Vegan Cutting Chai is a tasty way to enjoy the flavor of Bombay in the comfort of your own home. This sweet, spicy beverage defies all common sense about how to make tea, but it’s the most delicious drink ever.

Cutting Chai is an integral chapter in the story of Bombay street food — the drink you use to wash down those hot, spicy, deep-fried street snacks like vada pav, or pav bhaji, or samosas. This is not a Chai Latte or whatever wimpy version of tea flavored with spices you might be used to here in the West. Cutting Chai is as badass as it gets. It’s a thick, milky, too sweet, too hot, gorgeous mess that could not have originated anywhere but within the belly of this thick, too hot, too noisy, and gorgeous city.

For decades, chai has been sold by vendors who line Bombay’s sidewalks (footpaths), usually in busy working or shopping areas, to keep the city buzzing and ticking. It’s the drink you catch up with old friends over, the drink you share with your smoking buddy to tamp down the first, acrid puff of a cigarette, the drink you glug down before an important test or in the middle of a busy work day to keep your brain working at top speed.

To understand what cutting chai is, or where it gets its strange name, you have to imagine the street lingo of Bombay: a bastardization of Marathi, the language spoken by the city’s natives, Hindi, the language that binds together people from around India who make Bombay their home, and English, a language most of middle class India conducts official business in. If you’ve watched a Bollywood movie with an unshaven “hero” who’s followed everywhere by a couple of unshaven lackeys, you’ve probably heard it, even if you couldn’t tell the difference.

The word “cutting” comes, of course, from English, and the source of its use here goes to the essentially frugal nature of Indians. If you are not Indian and don’t already know this, we Indians (and Indian-born) are naturally excellent at stretching a rupee or a dollar, no matter the hardships we have to endure in the process.

Picture two Indians at a tea stall (why go to a restaurant and pay ten times more for two cups of chai, just because they put in a door and an air-conditioner unit?). They’d likely stand or sit on one of the rickety wooden benches right by the dust-smothered road, car horns blaring in their ears, pedestrians almost knocking them over, sweat running down their faces in little rivulets, all the time keeping up a fluid, animated conversation. When the waiter, a young boy who also serves as an assistant and gofer for the adult who’s actually making the tea, wanders by, one or both would yell at him: “Ek cutting chai laa re!” (Hey, one cutting chai!).

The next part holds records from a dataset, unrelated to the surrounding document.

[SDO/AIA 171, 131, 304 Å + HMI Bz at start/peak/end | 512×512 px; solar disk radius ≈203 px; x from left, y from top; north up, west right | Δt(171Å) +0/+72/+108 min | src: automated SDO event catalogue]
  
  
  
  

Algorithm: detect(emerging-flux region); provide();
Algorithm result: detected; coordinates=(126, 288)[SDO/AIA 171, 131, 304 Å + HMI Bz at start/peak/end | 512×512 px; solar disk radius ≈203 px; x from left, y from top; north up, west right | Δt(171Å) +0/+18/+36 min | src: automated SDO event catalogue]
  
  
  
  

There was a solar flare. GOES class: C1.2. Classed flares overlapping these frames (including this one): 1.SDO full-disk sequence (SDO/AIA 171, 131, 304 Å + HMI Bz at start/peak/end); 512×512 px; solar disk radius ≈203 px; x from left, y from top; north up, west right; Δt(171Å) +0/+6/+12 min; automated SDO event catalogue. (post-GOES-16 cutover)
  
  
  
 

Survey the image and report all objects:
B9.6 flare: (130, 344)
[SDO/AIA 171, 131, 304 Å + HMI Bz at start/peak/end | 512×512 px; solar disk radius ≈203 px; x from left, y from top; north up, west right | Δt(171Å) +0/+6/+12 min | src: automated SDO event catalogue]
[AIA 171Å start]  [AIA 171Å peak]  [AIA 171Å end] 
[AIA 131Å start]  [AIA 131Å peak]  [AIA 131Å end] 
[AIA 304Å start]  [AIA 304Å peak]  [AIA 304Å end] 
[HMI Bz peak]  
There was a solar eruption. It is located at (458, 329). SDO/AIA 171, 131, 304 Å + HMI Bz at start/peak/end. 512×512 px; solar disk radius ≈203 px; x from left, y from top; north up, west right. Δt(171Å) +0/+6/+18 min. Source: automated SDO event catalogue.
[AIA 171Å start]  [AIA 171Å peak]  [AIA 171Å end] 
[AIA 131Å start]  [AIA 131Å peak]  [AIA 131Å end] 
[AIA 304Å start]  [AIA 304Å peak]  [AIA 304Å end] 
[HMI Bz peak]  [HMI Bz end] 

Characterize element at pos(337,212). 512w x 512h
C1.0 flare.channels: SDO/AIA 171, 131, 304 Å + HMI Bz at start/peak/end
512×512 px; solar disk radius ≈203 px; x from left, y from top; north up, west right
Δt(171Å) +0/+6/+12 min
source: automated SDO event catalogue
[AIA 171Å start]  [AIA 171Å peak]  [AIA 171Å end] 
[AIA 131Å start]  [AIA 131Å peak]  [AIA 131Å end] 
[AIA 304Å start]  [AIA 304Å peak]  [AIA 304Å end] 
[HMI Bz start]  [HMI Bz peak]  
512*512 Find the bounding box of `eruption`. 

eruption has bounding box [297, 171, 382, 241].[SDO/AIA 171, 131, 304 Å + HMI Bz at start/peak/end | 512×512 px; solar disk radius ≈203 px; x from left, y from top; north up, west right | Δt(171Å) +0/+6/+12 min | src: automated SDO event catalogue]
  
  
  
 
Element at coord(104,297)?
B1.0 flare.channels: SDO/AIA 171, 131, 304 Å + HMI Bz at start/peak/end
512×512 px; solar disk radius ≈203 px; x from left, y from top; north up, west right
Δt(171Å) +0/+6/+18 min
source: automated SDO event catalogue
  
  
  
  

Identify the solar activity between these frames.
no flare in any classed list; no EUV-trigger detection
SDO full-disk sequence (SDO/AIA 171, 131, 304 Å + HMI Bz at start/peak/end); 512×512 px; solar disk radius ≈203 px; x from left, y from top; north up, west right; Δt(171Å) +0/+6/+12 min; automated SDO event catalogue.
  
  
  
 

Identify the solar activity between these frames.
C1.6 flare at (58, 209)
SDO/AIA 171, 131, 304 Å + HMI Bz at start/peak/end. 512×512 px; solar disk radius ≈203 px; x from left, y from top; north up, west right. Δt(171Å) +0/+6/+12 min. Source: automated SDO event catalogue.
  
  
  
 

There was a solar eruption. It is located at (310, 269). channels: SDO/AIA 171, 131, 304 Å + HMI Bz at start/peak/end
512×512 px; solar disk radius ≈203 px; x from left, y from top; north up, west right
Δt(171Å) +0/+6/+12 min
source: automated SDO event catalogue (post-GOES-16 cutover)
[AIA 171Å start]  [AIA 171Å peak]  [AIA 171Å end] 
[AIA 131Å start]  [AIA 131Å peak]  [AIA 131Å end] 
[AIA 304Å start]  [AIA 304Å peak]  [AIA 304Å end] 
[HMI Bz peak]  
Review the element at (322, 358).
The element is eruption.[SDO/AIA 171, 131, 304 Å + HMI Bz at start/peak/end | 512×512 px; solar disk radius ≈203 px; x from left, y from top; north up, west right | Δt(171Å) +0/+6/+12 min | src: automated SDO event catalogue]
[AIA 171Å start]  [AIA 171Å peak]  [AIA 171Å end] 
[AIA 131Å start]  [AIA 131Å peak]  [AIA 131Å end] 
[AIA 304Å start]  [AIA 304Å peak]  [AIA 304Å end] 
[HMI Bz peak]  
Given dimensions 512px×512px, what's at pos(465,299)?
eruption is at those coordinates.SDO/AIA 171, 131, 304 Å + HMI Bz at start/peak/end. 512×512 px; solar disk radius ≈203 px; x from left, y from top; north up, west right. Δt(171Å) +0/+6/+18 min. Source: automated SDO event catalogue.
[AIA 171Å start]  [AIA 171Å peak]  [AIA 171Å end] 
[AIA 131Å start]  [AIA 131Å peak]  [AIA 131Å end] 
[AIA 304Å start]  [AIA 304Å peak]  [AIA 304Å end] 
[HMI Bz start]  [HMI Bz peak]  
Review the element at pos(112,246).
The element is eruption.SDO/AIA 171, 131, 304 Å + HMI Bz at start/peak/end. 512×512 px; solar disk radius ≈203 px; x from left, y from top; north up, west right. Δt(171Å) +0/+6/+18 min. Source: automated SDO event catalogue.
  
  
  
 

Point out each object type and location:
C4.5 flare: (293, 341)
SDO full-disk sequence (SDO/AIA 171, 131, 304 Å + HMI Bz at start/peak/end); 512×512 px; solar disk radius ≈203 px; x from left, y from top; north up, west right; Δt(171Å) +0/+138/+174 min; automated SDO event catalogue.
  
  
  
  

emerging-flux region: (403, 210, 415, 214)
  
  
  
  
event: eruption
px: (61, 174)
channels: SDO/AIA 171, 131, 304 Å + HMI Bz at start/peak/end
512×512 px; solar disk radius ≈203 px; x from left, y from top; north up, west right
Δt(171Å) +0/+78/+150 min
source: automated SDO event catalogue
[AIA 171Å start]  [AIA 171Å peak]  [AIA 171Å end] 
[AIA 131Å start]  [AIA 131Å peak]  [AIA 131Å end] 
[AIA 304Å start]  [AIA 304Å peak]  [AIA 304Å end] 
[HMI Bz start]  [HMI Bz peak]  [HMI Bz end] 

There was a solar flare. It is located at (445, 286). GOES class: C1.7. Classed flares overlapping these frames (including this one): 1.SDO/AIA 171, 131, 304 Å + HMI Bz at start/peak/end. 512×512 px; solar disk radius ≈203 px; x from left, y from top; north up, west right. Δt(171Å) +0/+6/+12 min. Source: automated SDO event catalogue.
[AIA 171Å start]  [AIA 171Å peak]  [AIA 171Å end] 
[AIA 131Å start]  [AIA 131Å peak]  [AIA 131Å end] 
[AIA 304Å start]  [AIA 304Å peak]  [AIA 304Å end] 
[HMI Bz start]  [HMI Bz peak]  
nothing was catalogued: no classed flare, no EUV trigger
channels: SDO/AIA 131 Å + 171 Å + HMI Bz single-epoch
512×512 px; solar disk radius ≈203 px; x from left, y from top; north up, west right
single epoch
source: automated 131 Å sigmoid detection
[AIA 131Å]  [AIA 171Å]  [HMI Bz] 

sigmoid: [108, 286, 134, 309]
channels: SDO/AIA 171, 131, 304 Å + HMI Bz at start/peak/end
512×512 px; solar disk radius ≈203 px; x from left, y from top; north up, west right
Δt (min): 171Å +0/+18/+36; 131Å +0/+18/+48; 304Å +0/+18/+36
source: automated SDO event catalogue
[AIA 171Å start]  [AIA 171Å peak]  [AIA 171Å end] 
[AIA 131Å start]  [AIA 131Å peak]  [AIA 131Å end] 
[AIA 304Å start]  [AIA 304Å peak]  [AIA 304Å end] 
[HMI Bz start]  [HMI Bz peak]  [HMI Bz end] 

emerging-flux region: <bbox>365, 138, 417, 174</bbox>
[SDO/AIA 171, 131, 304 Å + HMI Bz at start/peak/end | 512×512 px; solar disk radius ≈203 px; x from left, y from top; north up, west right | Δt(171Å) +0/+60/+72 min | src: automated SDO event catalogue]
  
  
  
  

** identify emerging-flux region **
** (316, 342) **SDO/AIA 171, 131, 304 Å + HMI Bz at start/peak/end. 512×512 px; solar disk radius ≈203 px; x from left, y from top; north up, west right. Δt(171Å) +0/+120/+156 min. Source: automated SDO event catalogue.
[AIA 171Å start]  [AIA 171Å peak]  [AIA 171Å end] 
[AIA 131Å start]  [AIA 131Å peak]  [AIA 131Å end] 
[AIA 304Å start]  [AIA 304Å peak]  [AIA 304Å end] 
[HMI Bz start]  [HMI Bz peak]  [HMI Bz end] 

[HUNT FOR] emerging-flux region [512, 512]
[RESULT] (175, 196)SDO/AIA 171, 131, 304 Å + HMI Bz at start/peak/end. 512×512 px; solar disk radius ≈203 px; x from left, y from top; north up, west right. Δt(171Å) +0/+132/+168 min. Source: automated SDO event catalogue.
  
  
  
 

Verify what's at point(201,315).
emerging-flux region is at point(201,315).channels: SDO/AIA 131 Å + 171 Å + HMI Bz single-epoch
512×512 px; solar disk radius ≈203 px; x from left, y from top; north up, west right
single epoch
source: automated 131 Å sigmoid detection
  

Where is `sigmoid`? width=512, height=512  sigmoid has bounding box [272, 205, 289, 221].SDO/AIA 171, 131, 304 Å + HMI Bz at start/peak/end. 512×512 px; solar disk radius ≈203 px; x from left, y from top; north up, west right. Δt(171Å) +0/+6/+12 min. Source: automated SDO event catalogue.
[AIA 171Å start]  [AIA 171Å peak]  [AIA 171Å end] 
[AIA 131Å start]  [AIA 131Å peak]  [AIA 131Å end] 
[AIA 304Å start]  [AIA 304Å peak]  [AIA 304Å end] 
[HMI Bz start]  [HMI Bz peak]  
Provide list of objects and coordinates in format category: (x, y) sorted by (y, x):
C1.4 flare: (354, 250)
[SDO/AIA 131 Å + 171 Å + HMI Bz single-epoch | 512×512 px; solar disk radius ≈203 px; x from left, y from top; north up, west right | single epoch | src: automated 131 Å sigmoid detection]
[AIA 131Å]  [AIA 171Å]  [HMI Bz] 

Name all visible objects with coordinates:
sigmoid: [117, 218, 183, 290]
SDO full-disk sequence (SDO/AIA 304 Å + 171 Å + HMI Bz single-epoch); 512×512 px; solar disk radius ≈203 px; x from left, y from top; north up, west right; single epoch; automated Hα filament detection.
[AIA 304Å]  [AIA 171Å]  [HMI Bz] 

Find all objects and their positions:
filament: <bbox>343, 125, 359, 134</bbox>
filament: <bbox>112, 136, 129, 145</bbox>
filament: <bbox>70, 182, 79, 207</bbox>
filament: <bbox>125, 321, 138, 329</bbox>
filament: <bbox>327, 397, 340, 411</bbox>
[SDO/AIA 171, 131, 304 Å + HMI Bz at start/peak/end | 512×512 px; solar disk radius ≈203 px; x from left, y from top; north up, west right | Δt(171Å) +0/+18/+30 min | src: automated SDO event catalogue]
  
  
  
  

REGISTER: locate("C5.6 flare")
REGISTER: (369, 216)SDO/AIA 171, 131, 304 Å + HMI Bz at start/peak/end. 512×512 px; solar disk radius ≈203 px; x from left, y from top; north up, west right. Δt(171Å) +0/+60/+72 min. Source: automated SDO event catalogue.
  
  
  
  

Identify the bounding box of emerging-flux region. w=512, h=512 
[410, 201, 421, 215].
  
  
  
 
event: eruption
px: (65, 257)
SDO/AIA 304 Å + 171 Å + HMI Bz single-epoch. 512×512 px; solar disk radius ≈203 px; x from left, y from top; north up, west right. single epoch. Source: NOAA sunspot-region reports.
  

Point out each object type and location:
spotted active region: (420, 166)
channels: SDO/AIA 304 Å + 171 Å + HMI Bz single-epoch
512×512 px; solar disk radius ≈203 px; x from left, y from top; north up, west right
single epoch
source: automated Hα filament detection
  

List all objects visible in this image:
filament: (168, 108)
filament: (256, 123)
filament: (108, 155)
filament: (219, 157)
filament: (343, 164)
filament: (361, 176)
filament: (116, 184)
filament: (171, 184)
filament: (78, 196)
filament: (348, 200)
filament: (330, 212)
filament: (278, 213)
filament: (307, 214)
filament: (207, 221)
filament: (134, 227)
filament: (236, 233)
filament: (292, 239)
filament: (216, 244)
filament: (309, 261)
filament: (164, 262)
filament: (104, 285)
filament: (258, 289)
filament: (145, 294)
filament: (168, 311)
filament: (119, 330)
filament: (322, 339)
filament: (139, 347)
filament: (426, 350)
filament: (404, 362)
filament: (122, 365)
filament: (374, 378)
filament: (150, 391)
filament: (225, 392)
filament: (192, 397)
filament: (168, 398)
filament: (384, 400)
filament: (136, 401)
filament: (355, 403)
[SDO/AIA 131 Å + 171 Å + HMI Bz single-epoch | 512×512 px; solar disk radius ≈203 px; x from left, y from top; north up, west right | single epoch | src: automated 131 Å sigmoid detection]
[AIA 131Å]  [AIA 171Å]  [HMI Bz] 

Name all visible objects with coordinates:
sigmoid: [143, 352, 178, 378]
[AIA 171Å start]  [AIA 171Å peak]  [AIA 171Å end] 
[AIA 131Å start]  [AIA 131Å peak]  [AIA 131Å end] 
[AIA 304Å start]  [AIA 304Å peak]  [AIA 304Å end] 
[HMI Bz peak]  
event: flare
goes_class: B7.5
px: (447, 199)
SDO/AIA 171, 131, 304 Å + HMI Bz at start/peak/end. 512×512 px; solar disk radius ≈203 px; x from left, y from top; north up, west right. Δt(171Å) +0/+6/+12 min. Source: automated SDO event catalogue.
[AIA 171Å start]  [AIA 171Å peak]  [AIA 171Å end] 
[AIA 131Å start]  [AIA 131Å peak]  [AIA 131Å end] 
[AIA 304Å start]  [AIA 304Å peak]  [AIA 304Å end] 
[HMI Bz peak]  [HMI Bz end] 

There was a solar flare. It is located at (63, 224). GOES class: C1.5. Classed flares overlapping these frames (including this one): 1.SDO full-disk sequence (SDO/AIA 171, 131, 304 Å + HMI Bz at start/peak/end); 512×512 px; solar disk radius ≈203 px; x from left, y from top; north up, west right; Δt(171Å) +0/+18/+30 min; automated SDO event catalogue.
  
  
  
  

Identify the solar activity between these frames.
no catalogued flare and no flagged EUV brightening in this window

Niceties like “thank you” and “please” are never uttered — nor expected — in Bombay, especially on the streets.


  • 1 ½ cups water
  • 2 tablespoon black tea, try to get one as strong as possible. If teabags are all you have, cut them open and use the loose leaves.
  • 4 teaspoon sugar
  • 1 teaspoon grated ginger
  • 4 pods green cardamom, crushed and pounded in a mortar and pestle
  • ½ cup soymilk (can substitute with an unflavored creamer)


  • In a small saucepan, bring the water, cardamom, ginger and sugar to a boil.
  • Add the tea leaves and continue at a rolling boil for at least two more minutes.
  • Turn off the heat and immediately add the soymilk or creamer at room temperature
  • Cover the saucepan, let everything steep together for a minute or two, then strain into little glass tumblers.
  • Serve hot with samosas, bhujias, or cookies.